La interminable batalla contra el Spam, del correo a las redes sociales

Hubo un tiempo en que el Spam reinaba en los correos electrónicos de nuestra empresa. Hubo un tiempo en que abrir la bandeja de correo electrónico era una auténtica carrera de obstáculos, esquivando las zarpas de trols que impregnaban nuestra red de basura y, por ende, se propagaban con un solo clic como gremlins al contacto del agua. Las hazañas para librarnos del Spam vienen relatadas en infinidad de crónicas tecnológicas durante los últimos años, y parece que en el terreno de nuestra bandeja de entrada el temible Spam ha iniciado la retirada.

Spamihilator nos ha librado de la basura en la bandeja de entrada del correo electrónico

¿Es el Spam aún una amenaza? Por supuesto, no se puede negar su influencia y bajar la guardia, puesto que ha sido el alto grado de vigilancia el que ha hecho desaparecer el hedor a basura electrónica del correo de nuestra empresa. Basta un solo vistazo a un catálogo de filtros antispam para darnos cuenta de que la lucha ha sido dura. Aquí exponemos algunos de los que han protagonizado esa dura batalla:

K9: una herramienta sencilla que filtra el correo no deseado en tu cuenta Outlook y almacena la información para defenderte de futuros ataques.

Spamihilator: un potente filtro nos aseguraba ya hace dos años que tenía un 98% de eficacia contra la basura electrónica.

Spamfighter: la alternativa a los dos anteriores, aseguraba un alto nivel de éxito aunque solo se ofrecía para Microsoft Outlook.

Estas tres son ejemplos de herramientas que ayudaron a los filtros de nuestras bandejas de correo habitualmente escasos de reflejos (especialmente sangrante en el caso de Outlook), a combatir la plaga. A día de hoy podemos decir que, si bien no está exterminada, sí muy controlada. Pruebe a quitarle el filtro a su correo y comprobará que tarda muy poco en volverse a infectar. Ahora bien, la figura del spammer vía mail ha quedado en nada con herramientas como esta, además, por el avance de cultura tecnológica en las empresas, mucho más precavidas que antes.
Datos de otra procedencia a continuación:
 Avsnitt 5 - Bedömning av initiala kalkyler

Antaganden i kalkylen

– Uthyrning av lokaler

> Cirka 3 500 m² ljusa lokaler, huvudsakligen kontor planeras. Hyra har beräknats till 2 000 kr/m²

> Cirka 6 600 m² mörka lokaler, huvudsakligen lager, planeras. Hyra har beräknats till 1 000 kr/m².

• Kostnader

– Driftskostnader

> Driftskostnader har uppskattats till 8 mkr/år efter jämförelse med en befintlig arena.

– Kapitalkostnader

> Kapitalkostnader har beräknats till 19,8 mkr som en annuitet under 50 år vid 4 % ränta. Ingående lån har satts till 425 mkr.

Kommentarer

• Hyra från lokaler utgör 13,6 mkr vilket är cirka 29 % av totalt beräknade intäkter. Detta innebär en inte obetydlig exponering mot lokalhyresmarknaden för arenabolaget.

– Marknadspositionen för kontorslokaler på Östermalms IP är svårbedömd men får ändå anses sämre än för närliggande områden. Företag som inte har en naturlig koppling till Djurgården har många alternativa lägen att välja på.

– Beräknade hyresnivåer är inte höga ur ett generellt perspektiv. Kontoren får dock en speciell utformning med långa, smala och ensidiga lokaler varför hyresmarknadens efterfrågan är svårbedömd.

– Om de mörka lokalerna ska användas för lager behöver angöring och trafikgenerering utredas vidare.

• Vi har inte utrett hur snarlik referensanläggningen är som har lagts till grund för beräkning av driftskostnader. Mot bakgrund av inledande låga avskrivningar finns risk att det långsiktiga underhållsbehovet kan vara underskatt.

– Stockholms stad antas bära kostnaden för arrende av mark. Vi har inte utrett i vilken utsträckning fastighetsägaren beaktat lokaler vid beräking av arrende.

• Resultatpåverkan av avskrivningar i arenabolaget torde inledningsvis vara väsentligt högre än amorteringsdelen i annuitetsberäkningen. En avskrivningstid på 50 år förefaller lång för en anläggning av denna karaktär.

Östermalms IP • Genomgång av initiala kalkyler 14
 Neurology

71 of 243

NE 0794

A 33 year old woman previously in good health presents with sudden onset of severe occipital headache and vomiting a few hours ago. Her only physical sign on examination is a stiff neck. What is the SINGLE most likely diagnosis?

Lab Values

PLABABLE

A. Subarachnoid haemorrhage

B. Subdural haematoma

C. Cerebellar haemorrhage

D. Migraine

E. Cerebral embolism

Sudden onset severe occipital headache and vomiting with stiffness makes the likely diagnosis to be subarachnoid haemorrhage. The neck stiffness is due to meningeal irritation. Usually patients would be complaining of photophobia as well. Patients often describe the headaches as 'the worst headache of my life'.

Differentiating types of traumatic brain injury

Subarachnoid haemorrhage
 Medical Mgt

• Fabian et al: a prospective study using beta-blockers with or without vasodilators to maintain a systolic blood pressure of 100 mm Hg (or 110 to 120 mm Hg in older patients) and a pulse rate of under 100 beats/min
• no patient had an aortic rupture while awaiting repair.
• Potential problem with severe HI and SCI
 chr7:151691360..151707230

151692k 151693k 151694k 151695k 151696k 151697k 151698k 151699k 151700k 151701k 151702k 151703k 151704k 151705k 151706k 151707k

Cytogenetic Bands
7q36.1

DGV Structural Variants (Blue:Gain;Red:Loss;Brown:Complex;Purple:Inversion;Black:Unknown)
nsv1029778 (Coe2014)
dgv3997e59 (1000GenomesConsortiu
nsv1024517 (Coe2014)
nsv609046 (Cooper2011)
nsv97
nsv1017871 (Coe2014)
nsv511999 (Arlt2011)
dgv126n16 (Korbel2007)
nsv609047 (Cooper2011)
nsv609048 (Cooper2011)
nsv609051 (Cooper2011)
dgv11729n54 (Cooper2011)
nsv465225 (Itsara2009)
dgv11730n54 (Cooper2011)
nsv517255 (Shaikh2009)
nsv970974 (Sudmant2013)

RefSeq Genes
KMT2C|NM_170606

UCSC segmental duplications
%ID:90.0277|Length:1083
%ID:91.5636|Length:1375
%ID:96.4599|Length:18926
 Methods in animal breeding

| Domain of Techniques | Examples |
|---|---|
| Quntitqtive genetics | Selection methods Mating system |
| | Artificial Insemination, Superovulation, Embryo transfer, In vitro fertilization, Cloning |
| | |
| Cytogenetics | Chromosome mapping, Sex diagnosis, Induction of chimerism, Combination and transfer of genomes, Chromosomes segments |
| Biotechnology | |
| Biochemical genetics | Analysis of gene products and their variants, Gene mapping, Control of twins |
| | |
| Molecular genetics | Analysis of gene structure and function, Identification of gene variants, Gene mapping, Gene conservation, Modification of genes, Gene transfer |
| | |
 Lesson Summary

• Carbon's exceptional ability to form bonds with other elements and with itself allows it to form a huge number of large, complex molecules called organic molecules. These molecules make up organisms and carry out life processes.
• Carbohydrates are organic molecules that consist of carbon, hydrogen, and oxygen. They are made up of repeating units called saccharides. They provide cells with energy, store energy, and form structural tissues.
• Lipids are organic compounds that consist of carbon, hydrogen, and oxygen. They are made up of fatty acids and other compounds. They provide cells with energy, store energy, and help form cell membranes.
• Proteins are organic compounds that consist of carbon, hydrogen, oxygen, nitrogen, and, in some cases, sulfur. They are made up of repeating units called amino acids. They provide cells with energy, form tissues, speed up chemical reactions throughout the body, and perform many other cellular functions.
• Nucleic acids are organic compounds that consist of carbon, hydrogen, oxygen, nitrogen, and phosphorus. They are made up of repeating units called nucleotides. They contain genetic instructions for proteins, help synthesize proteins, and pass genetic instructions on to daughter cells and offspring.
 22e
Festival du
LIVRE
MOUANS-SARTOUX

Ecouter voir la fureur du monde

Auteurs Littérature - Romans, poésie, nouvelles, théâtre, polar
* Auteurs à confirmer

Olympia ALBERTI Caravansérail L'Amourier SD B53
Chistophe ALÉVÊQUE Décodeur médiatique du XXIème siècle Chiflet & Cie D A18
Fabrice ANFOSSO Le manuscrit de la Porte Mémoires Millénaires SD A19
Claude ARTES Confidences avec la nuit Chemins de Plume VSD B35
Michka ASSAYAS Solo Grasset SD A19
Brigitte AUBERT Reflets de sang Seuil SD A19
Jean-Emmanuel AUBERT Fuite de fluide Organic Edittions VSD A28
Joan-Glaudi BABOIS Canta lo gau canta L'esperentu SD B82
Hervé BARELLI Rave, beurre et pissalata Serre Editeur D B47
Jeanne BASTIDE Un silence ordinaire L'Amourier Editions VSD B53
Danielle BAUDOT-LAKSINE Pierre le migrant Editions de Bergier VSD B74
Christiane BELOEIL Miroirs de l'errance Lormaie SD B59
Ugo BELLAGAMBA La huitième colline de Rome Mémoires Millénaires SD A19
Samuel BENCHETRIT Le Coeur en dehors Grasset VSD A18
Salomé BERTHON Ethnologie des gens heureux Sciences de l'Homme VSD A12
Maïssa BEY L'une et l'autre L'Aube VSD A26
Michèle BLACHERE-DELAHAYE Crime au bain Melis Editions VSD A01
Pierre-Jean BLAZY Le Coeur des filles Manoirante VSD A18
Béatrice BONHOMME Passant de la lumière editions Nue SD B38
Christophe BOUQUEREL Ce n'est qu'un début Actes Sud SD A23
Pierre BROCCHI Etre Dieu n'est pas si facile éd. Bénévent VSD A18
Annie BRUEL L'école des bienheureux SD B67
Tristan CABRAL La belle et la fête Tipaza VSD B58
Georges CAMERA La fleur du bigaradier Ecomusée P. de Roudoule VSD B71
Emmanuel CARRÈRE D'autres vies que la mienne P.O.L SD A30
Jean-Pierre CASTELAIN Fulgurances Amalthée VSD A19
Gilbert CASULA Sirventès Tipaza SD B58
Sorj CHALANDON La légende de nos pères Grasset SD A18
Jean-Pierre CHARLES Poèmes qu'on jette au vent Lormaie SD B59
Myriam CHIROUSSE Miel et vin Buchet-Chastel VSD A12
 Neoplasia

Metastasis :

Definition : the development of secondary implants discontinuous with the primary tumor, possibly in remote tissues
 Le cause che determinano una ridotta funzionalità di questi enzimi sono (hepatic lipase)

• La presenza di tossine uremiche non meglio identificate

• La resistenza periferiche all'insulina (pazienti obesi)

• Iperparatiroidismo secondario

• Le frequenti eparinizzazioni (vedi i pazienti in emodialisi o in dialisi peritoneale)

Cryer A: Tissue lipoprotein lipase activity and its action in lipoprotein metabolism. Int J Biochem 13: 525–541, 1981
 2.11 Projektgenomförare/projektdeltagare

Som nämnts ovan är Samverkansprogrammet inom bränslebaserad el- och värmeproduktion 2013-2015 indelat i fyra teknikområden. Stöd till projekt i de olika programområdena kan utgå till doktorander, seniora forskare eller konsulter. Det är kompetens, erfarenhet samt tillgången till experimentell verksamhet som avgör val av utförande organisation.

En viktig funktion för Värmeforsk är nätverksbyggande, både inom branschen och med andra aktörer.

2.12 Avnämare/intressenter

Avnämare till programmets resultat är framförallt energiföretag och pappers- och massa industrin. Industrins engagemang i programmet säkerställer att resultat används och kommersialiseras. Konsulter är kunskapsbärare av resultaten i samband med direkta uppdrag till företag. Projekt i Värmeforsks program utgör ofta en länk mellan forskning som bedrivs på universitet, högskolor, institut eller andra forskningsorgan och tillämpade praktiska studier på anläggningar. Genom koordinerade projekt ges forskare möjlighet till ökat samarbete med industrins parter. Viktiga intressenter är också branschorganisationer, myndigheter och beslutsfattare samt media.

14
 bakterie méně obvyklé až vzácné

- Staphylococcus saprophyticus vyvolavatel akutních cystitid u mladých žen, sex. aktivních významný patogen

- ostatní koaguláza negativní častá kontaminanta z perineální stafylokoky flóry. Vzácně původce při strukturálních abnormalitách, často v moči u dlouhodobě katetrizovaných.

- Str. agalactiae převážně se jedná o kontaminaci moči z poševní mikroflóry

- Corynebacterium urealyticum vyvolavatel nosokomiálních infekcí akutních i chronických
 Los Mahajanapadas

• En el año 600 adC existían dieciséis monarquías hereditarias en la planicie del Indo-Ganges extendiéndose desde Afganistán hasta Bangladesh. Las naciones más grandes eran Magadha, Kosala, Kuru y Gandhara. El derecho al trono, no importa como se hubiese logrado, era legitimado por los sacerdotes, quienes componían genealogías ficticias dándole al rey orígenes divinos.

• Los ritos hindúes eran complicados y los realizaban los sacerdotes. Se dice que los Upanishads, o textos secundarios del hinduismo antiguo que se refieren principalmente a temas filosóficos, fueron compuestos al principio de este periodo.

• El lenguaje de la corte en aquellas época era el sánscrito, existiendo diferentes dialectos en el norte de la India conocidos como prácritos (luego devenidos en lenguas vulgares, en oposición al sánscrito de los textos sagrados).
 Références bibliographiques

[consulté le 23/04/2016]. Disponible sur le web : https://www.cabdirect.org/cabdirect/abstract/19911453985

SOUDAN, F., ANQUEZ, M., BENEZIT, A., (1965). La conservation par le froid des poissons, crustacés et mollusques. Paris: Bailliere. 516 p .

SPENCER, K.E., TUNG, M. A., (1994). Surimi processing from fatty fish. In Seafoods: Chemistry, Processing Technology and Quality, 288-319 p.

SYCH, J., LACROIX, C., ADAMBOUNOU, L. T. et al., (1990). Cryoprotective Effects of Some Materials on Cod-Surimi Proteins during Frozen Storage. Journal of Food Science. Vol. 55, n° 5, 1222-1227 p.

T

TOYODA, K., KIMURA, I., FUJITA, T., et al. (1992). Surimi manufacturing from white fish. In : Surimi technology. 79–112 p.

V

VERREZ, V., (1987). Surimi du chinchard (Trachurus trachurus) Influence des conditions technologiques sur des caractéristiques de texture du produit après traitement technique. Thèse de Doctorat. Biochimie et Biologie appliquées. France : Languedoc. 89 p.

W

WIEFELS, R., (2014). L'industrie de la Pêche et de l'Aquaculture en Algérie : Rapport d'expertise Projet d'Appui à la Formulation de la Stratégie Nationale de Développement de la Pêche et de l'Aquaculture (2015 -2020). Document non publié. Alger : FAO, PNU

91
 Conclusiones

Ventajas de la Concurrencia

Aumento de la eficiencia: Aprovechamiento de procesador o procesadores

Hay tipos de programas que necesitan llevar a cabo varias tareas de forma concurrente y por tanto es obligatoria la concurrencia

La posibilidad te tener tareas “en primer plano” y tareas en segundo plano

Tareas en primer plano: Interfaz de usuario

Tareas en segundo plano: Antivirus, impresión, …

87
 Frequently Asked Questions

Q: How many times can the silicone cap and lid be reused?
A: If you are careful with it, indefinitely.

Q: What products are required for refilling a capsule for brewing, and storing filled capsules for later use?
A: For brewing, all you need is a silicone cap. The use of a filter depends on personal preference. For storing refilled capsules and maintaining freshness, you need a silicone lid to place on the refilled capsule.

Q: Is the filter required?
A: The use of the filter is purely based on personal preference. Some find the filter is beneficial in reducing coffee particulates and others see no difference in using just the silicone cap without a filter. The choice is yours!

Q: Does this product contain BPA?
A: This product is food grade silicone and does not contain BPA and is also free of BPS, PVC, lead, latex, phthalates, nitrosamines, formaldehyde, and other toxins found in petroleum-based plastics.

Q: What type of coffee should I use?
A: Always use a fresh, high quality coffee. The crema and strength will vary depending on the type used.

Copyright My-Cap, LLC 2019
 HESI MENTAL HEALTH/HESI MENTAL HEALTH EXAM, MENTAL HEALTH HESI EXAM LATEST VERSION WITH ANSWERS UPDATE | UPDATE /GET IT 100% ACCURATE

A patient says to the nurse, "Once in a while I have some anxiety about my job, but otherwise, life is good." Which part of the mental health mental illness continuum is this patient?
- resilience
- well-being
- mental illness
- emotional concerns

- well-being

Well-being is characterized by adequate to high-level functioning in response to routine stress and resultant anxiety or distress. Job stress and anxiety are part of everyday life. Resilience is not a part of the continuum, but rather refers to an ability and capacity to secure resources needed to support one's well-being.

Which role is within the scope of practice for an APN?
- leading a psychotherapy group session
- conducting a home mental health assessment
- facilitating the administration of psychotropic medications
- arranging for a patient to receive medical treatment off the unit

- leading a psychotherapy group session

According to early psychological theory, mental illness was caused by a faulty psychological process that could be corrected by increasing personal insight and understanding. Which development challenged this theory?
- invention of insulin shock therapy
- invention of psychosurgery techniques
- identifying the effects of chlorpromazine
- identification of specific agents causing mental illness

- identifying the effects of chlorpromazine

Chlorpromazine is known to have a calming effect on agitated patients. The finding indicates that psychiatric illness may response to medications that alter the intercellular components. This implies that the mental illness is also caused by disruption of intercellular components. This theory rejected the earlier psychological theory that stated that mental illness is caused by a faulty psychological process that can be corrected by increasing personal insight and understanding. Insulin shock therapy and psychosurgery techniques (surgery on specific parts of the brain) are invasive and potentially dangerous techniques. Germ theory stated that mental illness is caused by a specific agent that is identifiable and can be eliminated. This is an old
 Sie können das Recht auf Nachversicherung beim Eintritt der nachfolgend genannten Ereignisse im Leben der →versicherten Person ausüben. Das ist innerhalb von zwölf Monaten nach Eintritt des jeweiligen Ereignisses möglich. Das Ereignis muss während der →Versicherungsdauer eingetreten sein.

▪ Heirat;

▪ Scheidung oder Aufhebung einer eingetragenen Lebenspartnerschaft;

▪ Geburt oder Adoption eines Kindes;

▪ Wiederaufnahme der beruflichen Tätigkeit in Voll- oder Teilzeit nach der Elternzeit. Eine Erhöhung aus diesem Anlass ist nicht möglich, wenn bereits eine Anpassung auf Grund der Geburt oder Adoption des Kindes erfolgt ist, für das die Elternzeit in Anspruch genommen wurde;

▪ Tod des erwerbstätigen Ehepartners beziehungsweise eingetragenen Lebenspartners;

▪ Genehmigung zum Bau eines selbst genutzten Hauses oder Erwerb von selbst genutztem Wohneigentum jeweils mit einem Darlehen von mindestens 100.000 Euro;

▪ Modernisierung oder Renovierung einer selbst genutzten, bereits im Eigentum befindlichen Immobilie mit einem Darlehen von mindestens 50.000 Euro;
Sin embargo, la amenaza no se extingue, sino que se transforma. Lo que antes se propagaba por nuestro correo ahora amenaza las diferentes cuentas de nuestra empresa en la redes sociales. No es que se haya sofisticado, puesto que sus perfiles en Twitter siguen siendo muy reconocibles (tienen un nombre extraño, siguen a miles de tuiteros y cuando le mencionan solo adjuntan un enlace). También son reconocibles en Facebook las aplicaciones fraudulentas, como en botón de “No me gusta”. Saltan a la vista, desprenden un tufillo a timo y problemas corporativos para nuestra empresa.

Tenga cuidado, las redes son un lugar que aún carece de herramientas automáticas que nos ahorren la lucha contra las aberraciones digitales. Mantenga su página de contacto limpia y vigile quién le comenta o solicita su amistad. Puede ahorrarse una masiva fuga de clientes cuidando la higiene de su ‘yo’ digital.